For each scene, we identify the corresponding images in COCO by lexically matching the captions with the scene name.

 

Then we obtain the top 10 frequent objects in the scene from the COCO object annotations.

 

We compare the response-level hallucination rate for these objects

 

(1) on average across all test samples, and

 

(2) on samples under the target scene.
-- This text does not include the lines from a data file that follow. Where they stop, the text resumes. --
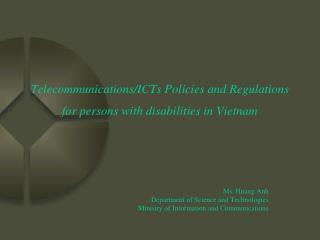 Telecommunications/ICTs Policies and Regulations for persons with disabilities in Vietnam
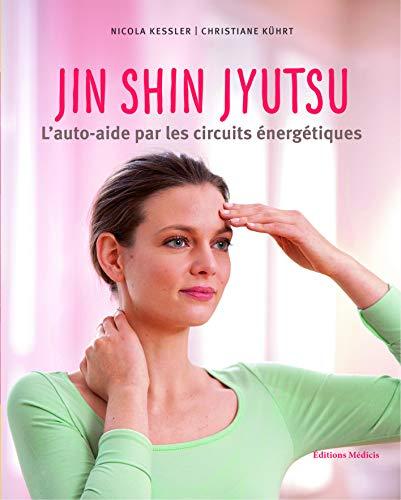 JIN SHIN JYSTSU: KESSLER KUHRT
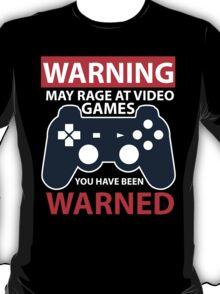WARNING MAY RAGE AT VIDEO GAMES T-Shirt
Models prone to over-generalization will expect a significant increase in the hallucination rate (∆).

 

From the experimental results in Table 2, we observe that:

 

(1) All models including GPT-4V show a substantial increase in the hallucination rate, which demonstrates the over-generalization hypothesis.

 

(2) RLHF-V exhibits the smallest change in the hallucination rate, which is even more robust than GPT-4V.

 

The reason for the robustness is that RLHF-V provides crucial positive/negative finegrained correctional human feedback for MLLMs, which helps to learn clear behavior boundaries between reasonable generalizations and over-generalizations.

 

(3) RLHFV achieves the lowest hallucination rates for these common objects both on average and especially under common scenes.

 

This makes RLHF-V preferable in practical realworld applications.

 

Ablation Study.

 

To investigate the contribution of each component, we perform an ablation study.

 

From the experimental results in Table 3, we can observe that:

 

(1) Learning human feedback with vanilla DPO leads to performance degrades, showing the advantage of DDPO in exploiting the fine-grained human preference.

 

(2) Fine-tuning on VQAv2 leads to a significant reduction in hallucination rates compared with the base model.

 

This reveals the value of traditional human-annotated datasets from a new perspective of hallucination mitigation.

 

(3) Including untrustworthy data augmentation (i.e., image cropping) in training hurts the performance on both hallucination and VQAv2.

 

This shows that careless data augmentation can be a doubleedged sword in training MLLMs.

 

Case Study.

 

To provide an intuitive understanding and comparison of different models, we provide qualitative results in Figure 3. We show cases in two representative scenarios:

 

(1) Short-form QA (i.e., questions that can be sufficiently answered in a few words).

 

Our model typically maintains a good balance between helpfulness, engagement and clarity.

 

In comparison, LLaVA-RLHF is usually far more engaging, introducing lengthy extensions however that can be less reasonable or relevant.

 

(2) Long-form QA (i.e., questions that require long text to answer).

 

We observe that MLLMs are significantly more prone to hallucinations in long-form QA, since it typically requires more comprehensive capabilities from multiple perspectives.

 

For example, InstructBLIP and LLaVA-RLHF can confidently describe non-existing objects in a large proportion of their responses, whereas RLHF-V introduces significantly fewer hallucinations while delivering a comparable amount of effective information.

 

We refer readers to the appendix for more qualitative results.